Exercise details: What is needed is an exact copy of every entry.

Data listing:
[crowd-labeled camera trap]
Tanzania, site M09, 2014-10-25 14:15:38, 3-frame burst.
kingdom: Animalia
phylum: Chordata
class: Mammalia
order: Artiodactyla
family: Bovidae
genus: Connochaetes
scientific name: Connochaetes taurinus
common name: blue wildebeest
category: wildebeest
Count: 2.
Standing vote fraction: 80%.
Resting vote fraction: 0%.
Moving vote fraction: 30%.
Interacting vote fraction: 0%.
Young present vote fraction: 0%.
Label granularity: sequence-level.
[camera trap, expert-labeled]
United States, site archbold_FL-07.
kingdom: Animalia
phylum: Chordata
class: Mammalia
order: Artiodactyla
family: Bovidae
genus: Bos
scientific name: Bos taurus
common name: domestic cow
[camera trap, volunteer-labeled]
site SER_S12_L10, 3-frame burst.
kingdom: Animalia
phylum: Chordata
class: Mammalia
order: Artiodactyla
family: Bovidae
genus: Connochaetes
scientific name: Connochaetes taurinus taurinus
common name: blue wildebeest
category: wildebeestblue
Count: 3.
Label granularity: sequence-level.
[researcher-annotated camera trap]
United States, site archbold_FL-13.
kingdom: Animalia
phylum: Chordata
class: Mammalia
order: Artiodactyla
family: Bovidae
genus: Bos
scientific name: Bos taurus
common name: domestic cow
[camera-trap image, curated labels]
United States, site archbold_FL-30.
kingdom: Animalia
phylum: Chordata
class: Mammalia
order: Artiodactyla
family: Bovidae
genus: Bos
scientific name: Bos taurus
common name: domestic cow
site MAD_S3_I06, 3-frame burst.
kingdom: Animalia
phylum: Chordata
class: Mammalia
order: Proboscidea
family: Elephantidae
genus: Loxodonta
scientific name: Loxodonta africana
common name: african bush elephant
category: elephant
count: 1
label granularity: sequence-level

Finished exercise:
[crowd-labeled camera trap]
Tanzania, site M09, 2014-10-25 14:15:38, 3-frame burst.
kingdom: Animalia
phylum: Chordata
class: Mammalia
order: Artiodactyla
family: Bovidae
genus: Connochaetes
scientific name: Connochaetes taurinus
common name: blue wildebeest
category: wildebeest
Count: 2.
Standing vote fraction: 80%.
Resting vote fraction: 0%.
Moving vote fraction: 30%.
Interacting vote fraction: 0%.
Young present vote fraction: 0%.
Label granularity: sequence-level.
[camera trap, expert-labeled]
United States, site archbold_FL-07.
kingdom: Animalia
phylum: Chordata
class: Mammalia
order: Artiodactyla
family: Bovidae
genus: Bos
scientific name: Bos taurus
common name: domestic cow
[camera trap, volunteer-labeled]
site SER_S12_L10, 3-frame burst.
kingdom: Animalia
phylum: Chordata
class: Mammalia
order: Artiodactyla
family: Bovidae
genus: Connochaetes
scientific name: Connochaetes taurinus taurinus
common name: blue wildebeest
category: wildebeestblue
Count: 3.
Label granularity: sequence-level.
[researcher-annotated camera trap]
United States, site archbold_FL-13.
kingdom: Animalia
phylum: Chordata
class: Mammalia
order: Artiodactyla
family: Bovidae
genus: Bos
scientific name: Bos taurus
common name: domestic cow
[camera-trap image, curated labels]
United States, site archbold_FL-30.
kingdom: Animalia
phylum: Chordata
class: Mammalia
order: Artiodactyla
family: Bovidae
genus: Bos
scientific name: Bos taurus
common name: domestic cow
site MAD_S3_I06, 3-frame burst.
kingdom: Animalia
phylum: Chordata
class: Mammalia
order: Proboscidea
family: Elephantidae
genus: Loxodonta
scientific name: Loxodonta africana
common name: african bush elephant
category: elephant
count: 1
label granularity: sequence-level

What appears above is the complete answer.